_TASK INSTRUCTIONS:_ Render as a JSON list of strings the lines of the listing from its first line through the line that contains "Gawr Gura &", one string per line and both ends included. Leave the pictures out.

_MATERIAL FOR THE TASK:_
----

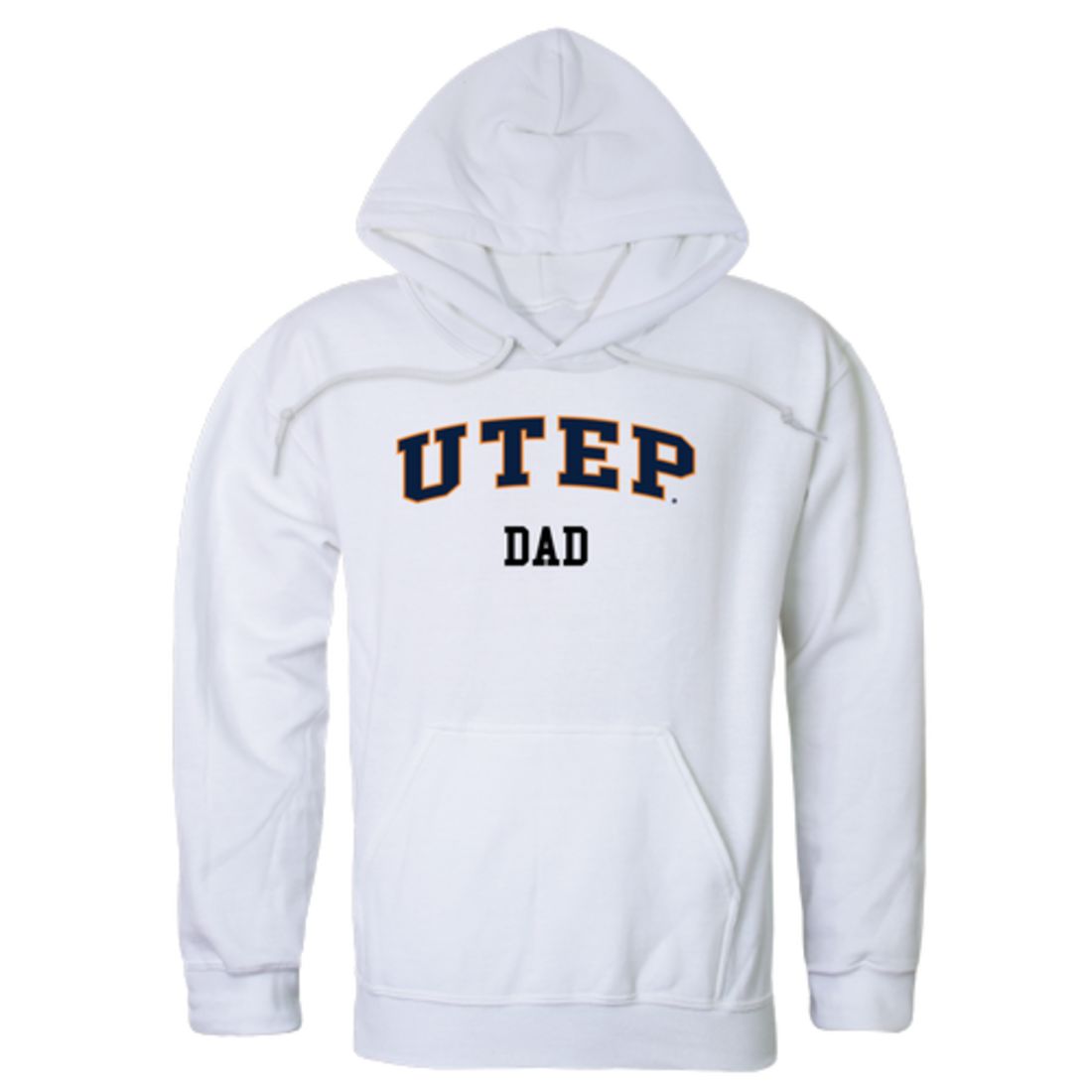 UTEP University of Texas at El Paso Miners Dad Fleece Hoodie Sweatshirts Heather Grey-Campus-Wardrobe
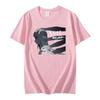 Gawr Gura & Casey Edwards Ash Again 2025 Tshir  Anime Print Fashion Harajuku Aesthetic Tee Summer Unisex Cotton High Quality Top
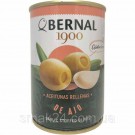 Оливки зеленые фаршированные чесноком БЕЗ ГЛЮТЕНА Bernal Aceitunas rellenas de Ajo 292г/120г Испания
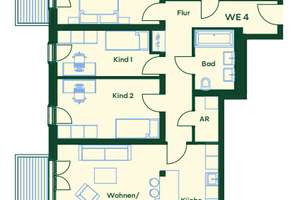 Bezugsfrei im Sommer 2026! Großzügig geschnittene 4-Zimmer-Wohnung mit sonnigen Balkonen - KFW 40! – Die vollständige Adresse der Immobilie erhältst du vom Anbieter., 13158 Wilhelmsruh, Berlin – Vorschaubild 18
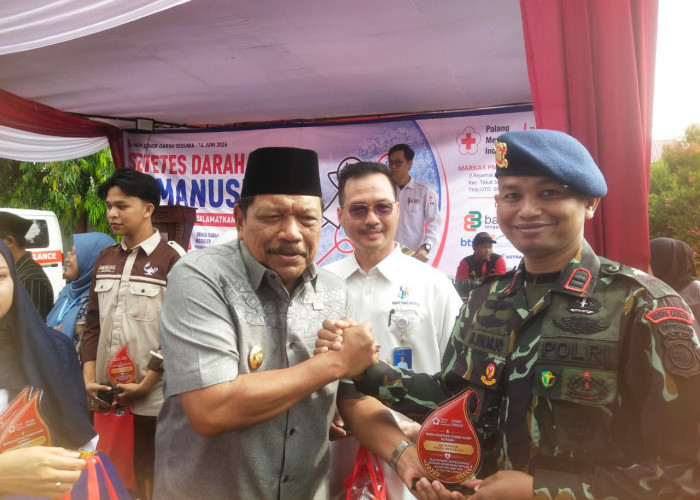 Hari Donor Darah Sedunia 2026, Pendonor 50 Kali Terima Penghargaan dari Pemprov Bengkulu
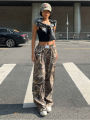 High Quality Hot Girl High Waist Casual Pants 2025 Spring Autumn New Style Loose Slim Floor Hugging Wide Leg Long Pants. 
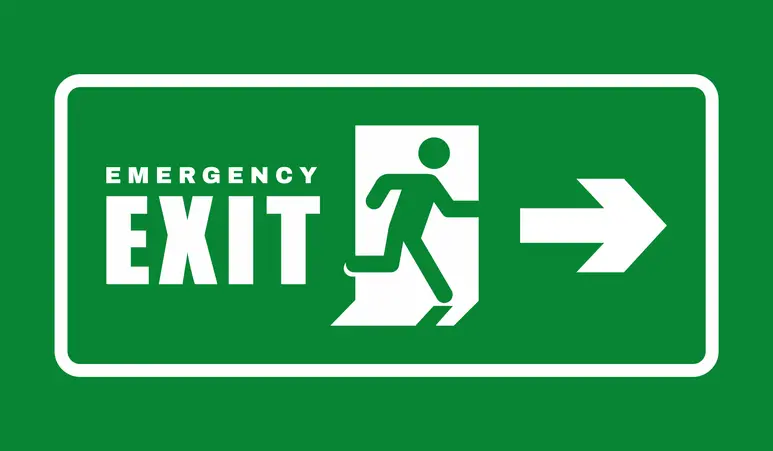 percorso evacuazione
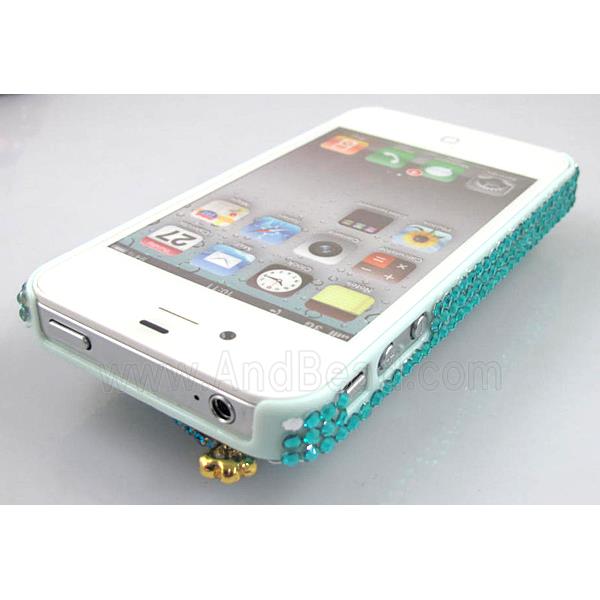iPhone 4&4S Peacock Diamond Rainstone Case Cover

----

_TASK SOLUTION:_
[
  " UTEP University of Texas at El Paso Miners Dad Fleece Hoodie Sweatshirts Heather Grey-Campus-Wardrobe",
  " Gawr Gura & Casey Edwards Ash Again 2025 Tshir  Anime Print Fashion Harajuku Aesthetic Tee Summer Unisex Cotton High Quality Top"
]